▶ Supplied text
═══
Double Duty for Chicago Employers: NEW 2024 Compliance Burden Related to Paid Leave Ordinances

Starting January 1, 2024, nearly all workers in the state of Illinois are guaranteed at least one week of paid leave under the Illinois Paid Leave for All Workers Act. However, eligibility isn’t guaranteed, and there are some exceptions. Employers in Cook County and the City of Chicago are exempted from this law due to the County and City paid sick leave ordinances already in place. But in November 2023, the City of Chicago passed its new Chicago Paid Leave and Paid Sick and Safe Leave Ordinance, leaving Chicago employers with even more compliance burdens.

In this article we will review the changes in both laws to help Illinois employers, understand the legal requirements related to their employees’ paid leave and paid sick leave obligations.


Already in effect, the Illinois Paid Leave for All Workers Act (“The Act”) requires all employers to allow employees in the state of Illinois to earn and use at least 40 hours of paid leave per 12-month period for any purpose. The paid leave accrues at a rate of one hour of leave per 40 hours worked. Exempt employees are considered to work 40 hours each workweek for determining leave accrual, unless their regular workweek is less than 40 hours. Employers may not require documentation in support of an employee’s leave.

The Act does not apply to employees covered by collective bargaining agreements already in force on January 1, 2024, and unionized employees may waive the requirements of the Act in future CBAs.

Employers may set a minimum interval to use the leave of no more than two hours. Employers must allow rollover of accrued, but unused, leave from year to year, but may cap employees’ paid leave use to 40 hours per 12-month period.

Employers may also make all leave available to the employee on the first day of employment or coverage. Under such a policy, employers are not required to allow carryover of paid leave from one 12-month period to the next, and may enact a use it or lose it” policy. The employer may set the 12-month period as desired, but must notify the employee at the time of hire of the 12-month period.

Employees must be allowed to use the paid leave 90 days after commencement and employees shall be paid their hourly rate. Tipped employees must be paid at least the full minimum wage in the applicable jurisdiction.

Employers may require up to seven days’ of notice if the reason for the leave is reasonably foreseeable.
═══
▶ Supplied information
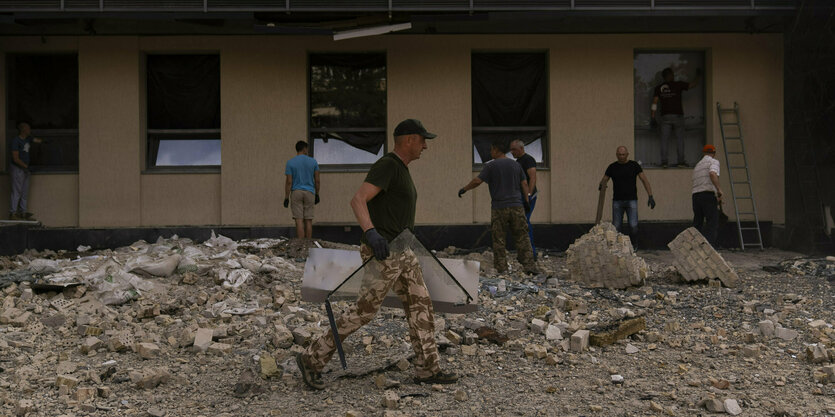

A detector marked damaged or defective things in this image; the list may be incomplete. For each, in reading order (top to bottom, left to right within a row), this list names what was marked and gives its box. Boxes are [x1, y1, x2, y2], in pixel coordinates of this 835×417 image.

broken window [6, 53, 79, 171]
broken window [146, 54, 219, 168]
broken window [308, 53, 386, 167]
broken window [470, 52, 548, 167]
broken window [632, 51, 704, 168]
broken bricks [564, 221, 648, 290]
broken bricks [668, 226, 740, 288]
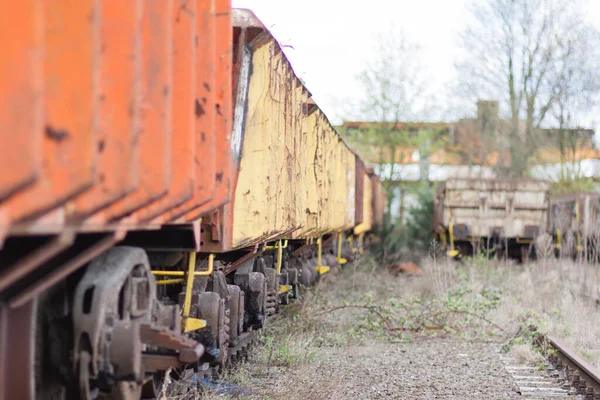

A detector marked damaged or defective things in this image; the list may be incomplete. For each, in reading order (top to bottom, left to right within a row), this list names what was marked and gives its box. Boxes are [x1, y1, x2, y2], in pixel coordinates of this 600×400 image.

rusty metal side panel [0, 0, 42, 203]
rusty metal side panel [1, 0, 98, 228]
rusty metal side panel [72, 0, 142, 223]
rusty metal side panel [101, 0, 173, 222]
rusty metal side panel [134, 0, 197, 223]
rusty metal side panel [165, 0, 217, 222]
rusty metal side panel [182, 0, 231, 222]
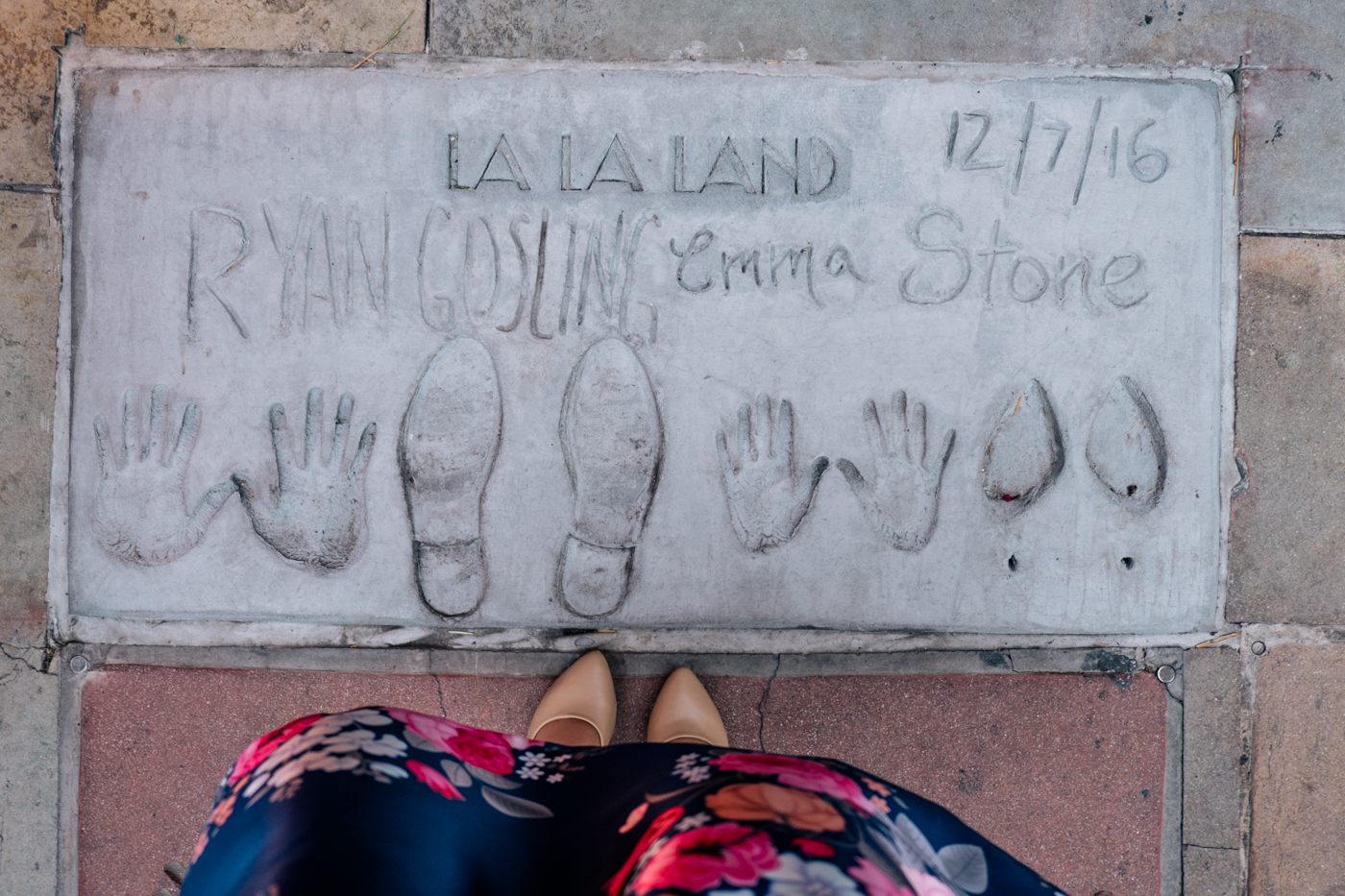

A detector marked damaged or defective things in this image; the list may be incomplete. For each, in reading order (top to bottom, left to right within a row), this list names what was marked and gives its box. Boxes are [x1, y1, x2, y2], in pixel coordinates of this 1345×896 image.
═══
▶ Given problem 1
According to the paid leave article, at what rate does paid leave accrue under the Illinois Paid Leave for All Workers Act?
▶ Given problem 2
Reproduce the passage of the paid leave article between "Already in effect, the" and "an employee’s leave.", inclusive.
▶ Given problem 3
Write what comes next in the paid leave article, picking up after its final sentence.
The rows are separate material from the paid leave article.

▶ Answer 1
One hour of leave accrues per 40 hours worked.

▶ Answer 2
Already in effect, the Illinois Paid Leave for All Workers Act (“The Act”) requires all employers to allow employees in the state of Illinois to earn and use at least 40 hours of paid leave per 12-month period for any purpose. The paid leave accrues at a rate of one hour of leave per 40 hours worked. Exempt employees are considered to work 40 hours each workweek for determining leave accrual, unless their regular workweek is less than 40 hours. Employers may not require documentation in support of an employee’s leave.

▶ Answer 3
Payout of accrued unused leave is not required on separation. Insurance coverage must be maintained during periods of leave taken by employees, and employers must notify employees taking leave that they will be subject to paying for their share of the premiums while on leave.

The Act does not apply to employers covered by other municipal or county paid sick leave ordinances, aka those in Cook County and the City of Chicago.


In November 2023, the City of Chicago passed its new Chicago Paid Leave and Paid Sick and Safe Leave Ordinance, requiring ALL employers with employees working in Chicago to provide paid sick leave and general paid leave. For purposes of this article, we will refer to the Chicago Paid Leave and Paid Sick and Safe Leave Ordinance as the Ordinance” (though I prefer the CPLPSSLO” -- the mandates of the Ordinance are as convoluted as the acronym itself.) I will refer to Paid Sick Leave as PSL” and general Paid Leave as PL.”

In short, the Ordinance provides that covered employees are entitled to take up to 40 hours of paid sick leave per year and another 40 hours of general paid leave to use for any reason. Unfortunately, failure to comply may lead to fines for violations by the Department of Business Affairs and Consumer Protection and or private action by aggrieved employees.

Who is Covered?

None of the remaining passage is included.